By Leroy Douresseaux
September 25, 2007 - 13:25
Ignatz is a line of comic books co-published by Fantagraphics Books (Seattle, Washington) and Italy's Coconino Press. With an international roster of cartoonists and creators, each individual Ignatz comic book is printed on heavy paper with cardstock covers in an oversized two-color format. Ignatz titles are part book, part magazine, part comic book (pamphlet), and part serialized graphic novel, and like a book, each edition in the line has a dust jacket. The oversized publishing format makes this look like a magazine, but the contents are all comic book. New Tales of Old Palomar #2 by Gilbert Hernandez (Speak of the Devil) is the 19th entry in the line.

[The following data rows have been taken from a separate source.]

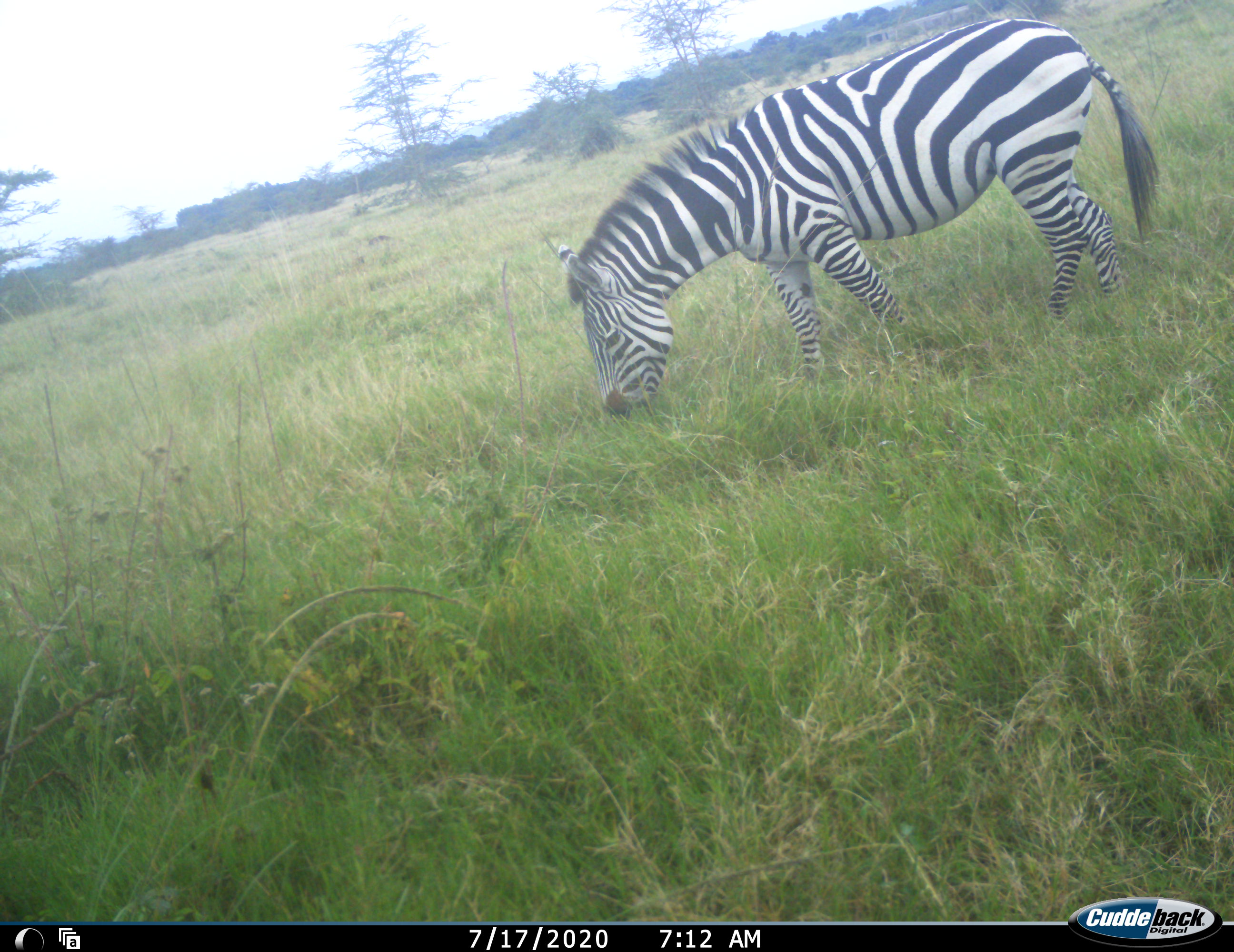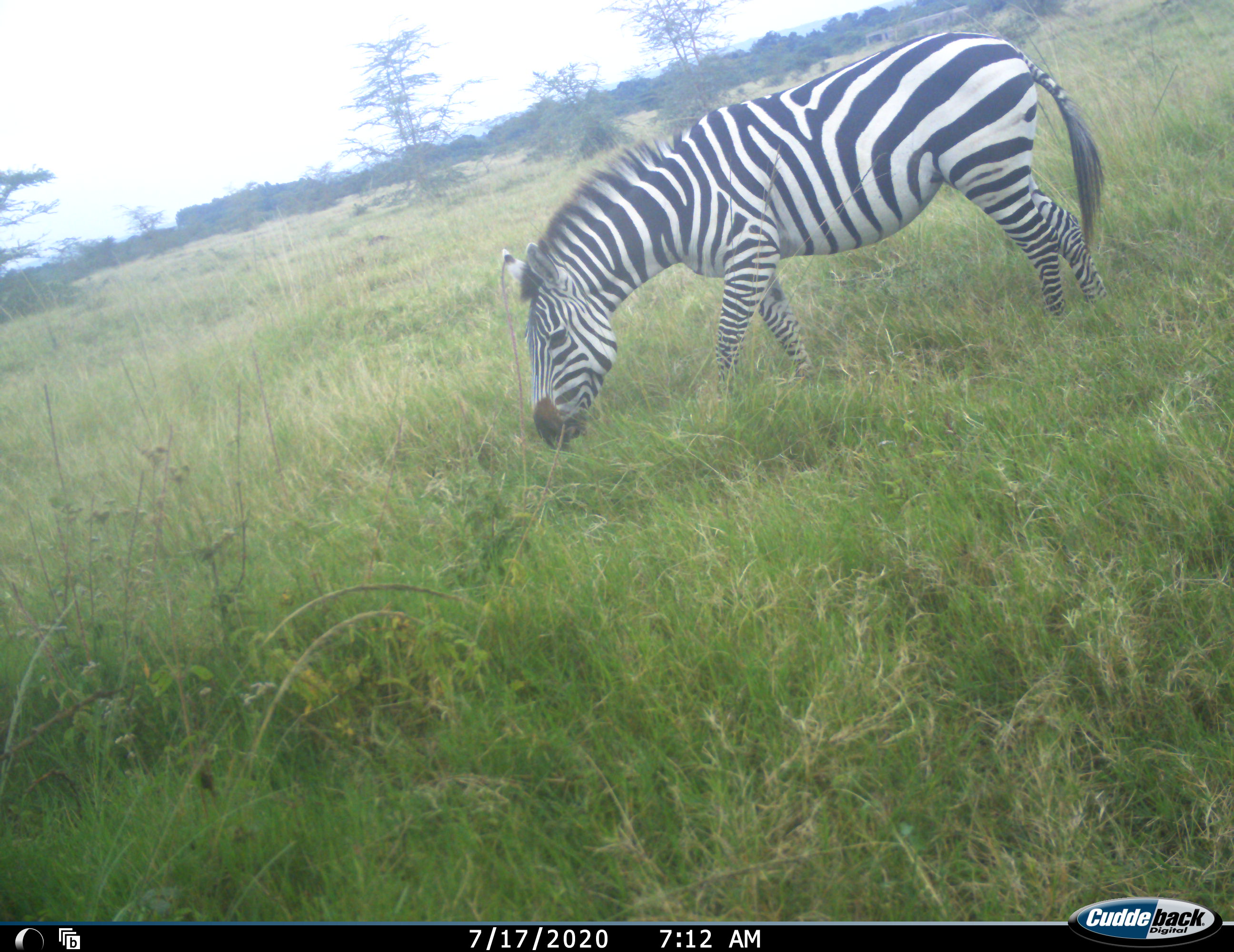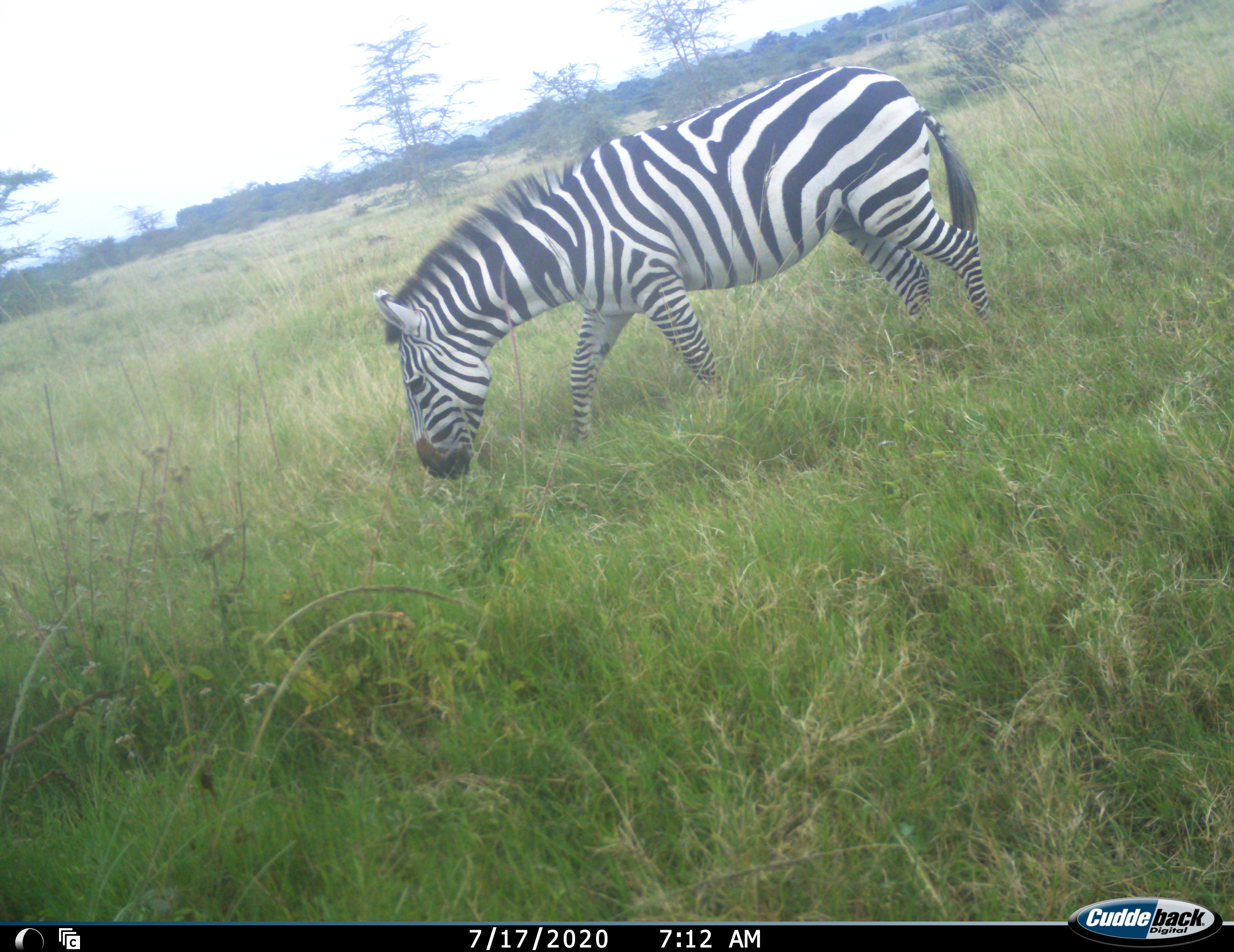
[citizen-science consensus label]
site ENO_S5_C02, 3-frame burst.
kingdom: Animalia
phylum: Chordata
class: Mammalia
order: Perissodactyla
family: Equidae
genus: Equus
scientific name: Equus quagga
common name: plains zebra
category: zebraplains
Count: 1.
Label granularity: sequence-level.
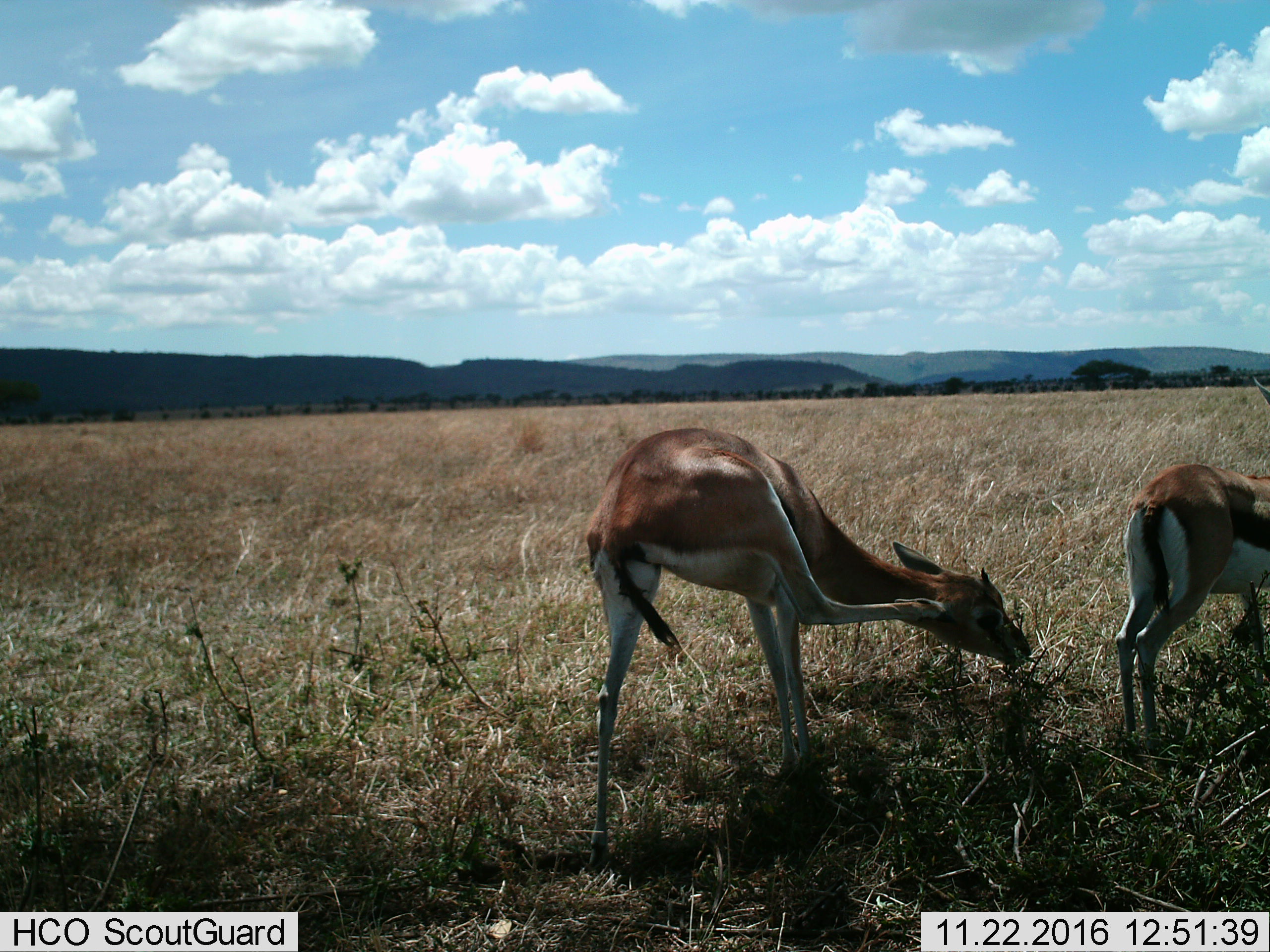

Gilbert Hernandez uses NTOOP to return to the Central American hamlet of Palomar, which is the setting of his most beloved and acclaimed stories. The specific time period is during “Sopa de Gran Pena,” which was the very first “Heartbreak Soup” storyline, appearing in the early issues of Gilbert’s seminal comic book series, Love and Rockets, co-created with his brother, Jaime Hernandez.
The story in New Tales of Old Palomar #2 is entitled “The Children of Palomar,” and opens with four ‘tweens: Arturo, Guero, Pintor, and Soledad in the middle of a cruel prank on Gato (who as an adult would become the well-endowed husband of Pipo). Later, Gato and Pintor find themselves trapped in a strange encampment, where they also meet Manuel (who would go on to become a prolific lover boy of both women and girls and later meet his death at the hands of his secret male lover). The strangeness takes a double-weird turn when the boys are exposed to a strange gas that gives them a glimpse of their fates. But (future Sheriff) Chelo is coming to the rescue.
THE LOWDOWN: Consider New Tales of Old Palomar a gift from Gilbert to his longtime readers, especially those who remember when Love and Rockets was published in a magazine size. All of the emotions, moods, atmosphere, as well as the narrative resonate and ring with so much more strength in this larger format. I guarantee that when you finish this single issue, you’ll wish for more with great bitterness.
POSSIBLE AUDIENCE: Even the passing Gilbert fan will find joy in this delightful entry in his oeuvre.